Figure S1. Effects on 5S rRNA accumulation of combining pnp and rnr mutations.
qRT-PCR was used to measure the amount of sequences containing mature 5S rRNA. Reverse transcription was performed using 3’ qRT-PCR gene-specific primers as described in Sharwood et al. (2011). The results were normalized to actin, and standard error is shown. The amount of 5S rRNA was set to 1 for A263, which acts as a wild-type control. The data are derived from two biological replicates and three technical replicates for each genotype.
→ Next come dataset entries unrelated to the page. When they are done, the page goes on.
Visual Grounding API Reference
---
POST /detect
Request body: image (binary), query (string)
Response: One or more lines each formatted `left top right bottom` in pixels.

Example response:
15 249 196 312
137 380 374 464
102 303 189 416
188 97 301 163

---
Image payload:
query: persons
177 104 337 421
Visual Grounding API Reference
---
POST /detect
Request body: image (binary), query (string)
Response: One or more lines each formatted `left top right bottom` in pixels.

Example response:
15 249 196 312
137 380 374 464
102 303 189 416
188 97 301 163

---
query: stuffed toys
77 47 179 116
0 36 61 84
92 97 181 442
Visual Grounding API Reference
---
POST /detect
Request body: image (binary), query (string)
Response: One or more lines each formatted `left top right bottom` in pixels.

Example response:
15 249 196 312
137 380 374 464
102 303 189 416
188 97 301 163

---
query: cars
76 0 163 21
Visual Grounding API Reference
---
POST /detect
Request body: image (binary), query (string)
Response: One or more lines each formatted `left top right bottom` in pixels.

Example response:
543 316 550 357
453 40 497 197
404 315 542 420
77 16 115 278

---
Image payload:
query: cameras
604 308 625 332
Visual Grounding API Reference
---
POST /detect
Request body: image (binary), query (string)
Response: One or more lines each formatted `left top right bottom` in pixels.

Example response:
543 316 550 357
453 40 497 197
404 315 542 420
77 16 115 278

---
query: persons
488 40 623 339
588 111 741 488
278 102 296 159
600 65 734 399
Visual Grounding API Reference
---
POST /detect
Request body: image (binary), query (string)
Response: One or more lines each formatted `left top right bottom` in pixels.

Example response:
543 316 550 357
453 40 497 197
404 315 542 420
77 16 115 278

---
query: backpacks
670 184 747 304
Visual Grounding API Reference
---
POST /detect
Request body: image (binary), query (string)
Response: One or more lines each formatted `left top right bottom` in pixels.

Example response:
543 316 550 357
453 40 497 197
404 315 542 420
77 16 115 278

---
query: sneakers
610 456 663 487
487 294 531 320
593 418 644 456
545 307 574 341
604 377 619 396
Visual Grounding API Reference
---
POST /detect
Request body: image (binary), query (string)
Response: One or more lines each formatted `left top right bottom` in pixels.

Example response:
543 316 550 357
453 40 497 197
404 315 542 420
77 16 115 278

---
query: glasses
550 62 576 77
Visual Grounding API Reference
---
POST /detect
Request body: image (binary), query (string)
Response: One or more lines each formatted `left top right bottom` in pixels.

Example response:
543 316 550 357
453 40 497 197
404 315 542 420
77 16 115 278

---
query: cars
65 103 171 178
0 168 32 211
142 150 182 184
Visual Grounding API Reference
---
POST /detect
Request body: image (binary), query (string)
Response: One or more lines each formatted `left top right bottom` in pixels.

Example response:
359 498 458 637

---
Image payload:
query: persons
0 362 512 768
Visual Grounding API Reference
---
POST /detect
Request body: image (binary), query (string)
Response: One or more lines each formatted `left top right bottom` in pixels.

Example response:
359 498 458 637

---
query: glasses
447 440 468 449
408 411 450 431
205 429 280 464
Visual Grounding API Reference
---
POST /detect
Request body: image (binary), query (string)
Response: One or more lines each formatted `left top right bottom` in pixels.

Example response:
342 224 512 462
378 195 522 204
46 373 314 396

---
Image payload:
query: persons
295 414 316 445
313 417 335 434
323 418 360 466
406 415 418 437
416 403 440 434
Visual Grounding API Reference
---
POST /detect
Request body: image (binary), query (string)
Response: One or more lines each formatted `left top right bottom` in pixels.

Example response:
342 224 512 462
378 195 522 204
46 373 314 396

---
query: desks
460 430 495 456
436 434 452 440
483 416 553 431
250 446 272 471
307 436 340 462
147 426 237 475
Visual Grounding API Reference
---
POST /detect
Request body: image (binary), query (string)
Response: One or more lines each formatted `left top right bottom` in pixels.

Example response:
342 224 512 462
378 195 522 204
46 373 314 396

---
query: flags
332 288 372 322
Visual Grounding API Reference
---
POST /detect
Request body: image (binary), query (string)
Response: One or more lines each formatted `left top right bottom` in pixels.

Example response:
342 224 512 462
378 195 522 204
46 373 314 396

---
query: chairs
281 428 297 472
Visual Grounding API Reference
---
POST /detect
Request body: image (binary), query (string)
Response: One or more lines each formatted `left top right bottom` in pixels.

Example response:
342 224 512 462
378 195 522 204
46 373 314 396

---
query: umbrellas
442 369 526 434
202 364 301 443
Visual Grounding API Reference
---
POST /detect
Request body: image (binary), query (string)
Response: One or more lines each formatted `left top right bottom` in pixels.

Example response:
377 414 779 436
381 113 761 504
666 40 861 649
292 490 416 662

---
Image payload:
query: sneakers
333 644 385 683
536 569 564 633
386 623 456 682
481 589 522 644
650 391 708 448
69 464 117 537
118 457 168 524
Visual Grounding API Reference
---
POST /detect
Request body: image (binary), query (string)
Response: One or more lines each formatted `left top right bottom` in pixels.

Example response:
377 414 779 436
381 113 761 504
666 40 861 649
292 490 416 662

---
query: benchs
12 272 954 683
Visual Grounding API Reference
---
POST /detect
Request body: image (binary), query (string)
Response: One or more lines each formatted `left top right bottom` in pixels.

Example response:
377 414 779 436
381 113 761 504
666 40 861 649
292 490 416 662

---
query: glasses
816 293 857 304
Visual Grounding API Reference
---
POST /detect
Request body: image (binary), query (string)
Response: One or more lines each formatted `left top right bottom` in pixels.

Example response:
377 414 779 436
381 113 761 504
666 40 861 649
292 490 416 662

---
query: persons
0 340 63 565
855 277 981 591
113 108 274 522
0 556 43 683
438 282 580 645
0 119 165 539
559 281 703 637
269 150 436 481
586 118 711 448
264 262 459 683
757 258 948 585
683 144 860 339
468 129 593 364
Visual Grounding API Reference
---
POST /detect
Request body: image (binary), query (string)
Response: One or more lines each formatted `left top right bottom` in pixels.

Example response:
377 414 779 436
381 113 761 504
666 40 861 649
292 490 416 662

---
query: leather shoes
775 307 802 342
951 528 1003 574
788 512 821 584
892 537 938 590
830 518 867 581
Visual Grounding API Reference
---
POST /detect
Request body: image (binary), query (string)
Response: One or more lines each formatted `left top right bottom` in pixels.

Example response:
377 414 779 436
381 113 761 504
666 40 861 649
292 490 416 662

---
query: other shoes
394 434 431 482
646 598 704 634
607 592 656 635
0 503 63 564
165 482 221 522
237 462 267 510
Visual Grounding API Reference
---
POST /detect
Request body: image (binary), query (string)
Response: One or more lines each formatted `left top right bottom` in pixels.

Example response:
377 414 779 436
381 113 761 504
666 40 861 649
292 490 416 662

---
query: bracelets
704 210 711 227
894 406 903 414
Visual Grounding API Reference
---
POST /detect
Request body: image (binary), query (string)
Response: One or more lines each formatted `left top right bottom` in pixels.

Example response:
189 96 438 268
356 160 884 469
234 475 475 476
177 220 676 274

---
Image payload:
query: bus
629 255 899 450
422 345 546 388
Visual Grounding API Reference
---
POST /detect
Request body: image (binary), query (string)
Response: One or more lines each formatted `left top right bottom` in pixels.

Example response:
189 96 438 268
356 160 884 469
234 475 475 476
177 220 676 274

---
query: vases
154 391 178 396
Figure S2. RNA phenotypes of single and double mutants. RNA gel blots were probed with the segments shown in the lower right corner, with their extents indicated by underlining on the schematics.
Figure S3. Polysomal loading in WT and rnr1-3. Polysomes were separated in sucrose gradients as shown across the top, and RNA from fractions was analyzed by gel blot.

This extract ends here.